Le premier sujet que nous abordons est l’âge des adhérents. Lucy et Raphaël confirment que ces dernières années, la majorité des personnes qui fréquentent les salles de sport ont environ la vingtaine. C’est une bonne nouvelle ! Les jeunes générations auraient-elles pris conscience des bienfaits du sport pour maintenir leur santé ?
C’est ce que pense Raphaël, qui souligne les conséquences néfastes des modes de vie de notre époque : « Le sport a toujours été bénéfique pour la santé. Les générations précédentes avaient des emplois physiquement plus exigeants que les nôtres et n’avaient pas besoin de faire du sport en salle. Depuis la tertiarisation des emplois, pour pratiquer une activité sportive, il faut faire le choix et le vouloir. »
Sur ce point, Lucy a une théorie bien différente : « Parmi les personnes que je vois à la salle, je doute que la plupart fasse du sport pour des raisons de santé… »

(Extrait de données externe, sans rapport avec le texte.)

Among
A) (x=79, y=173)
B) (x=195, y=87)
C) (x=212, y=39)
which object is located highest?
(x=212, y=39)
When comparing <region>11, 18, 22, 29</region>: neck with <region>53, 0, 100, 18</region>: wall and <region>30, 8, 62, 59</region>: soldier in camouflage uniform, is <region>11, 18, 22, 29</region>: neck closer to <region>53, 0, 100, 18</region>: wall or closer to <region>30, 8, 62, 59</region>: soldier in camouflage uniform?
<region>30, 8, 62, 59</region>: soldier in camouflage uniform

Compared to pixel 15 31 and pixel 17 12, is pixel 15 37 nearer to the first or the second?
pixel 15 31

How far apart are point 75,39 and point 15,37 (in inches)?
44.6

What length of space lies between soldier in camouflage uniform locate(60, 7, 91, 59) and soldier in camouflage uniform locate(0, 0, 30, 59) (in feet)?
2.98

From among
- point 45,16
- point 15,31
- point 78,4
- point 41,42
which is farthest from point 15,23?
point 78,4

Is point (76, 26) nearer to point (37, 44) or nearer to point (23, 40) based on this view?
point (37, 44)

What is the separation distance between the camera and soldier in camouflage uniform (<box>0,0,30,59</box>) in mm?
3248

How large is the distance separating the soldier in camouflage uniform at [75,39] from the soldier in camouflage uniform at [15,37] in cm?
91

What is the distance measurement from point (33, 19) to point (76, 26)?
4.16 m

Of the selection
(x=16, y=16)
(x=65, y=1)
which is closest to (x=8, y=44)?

Et Raphaël confirme immédiatement : « C’est vrai. Pour ma part, je n’ai pas commencé le sport dans une optique de mode de vie sain, mais plutôt pour plaire et correspondre aux normes de la société. » . La messe est dite.
Mais selon nos deux habitués, ces motivations ont leurs limites : « Il existe de nombreuses fausses croyances entourant l’idée d’un corps parfait. Si l’on demande aux filles inscrites à la salle à qui elles veulent ressembler, elles mentionnent des influenceuses de téléréalité avec des corps physiologiquement improbables, probablement obtenus grâce à la chirurgie. Ces filles-là se démoralisent généralement assez rapidement, et on ne les revoit plus », explique Lucy.
« Aujourd’hui, notre bien le plus précieux c’est notre image » – Raphaël
Mais il y a un autre facteur déterminant qui motive les pratiquants qui n’est pas sociologique, mais scientifique avec l’entrée en jeu des hormones..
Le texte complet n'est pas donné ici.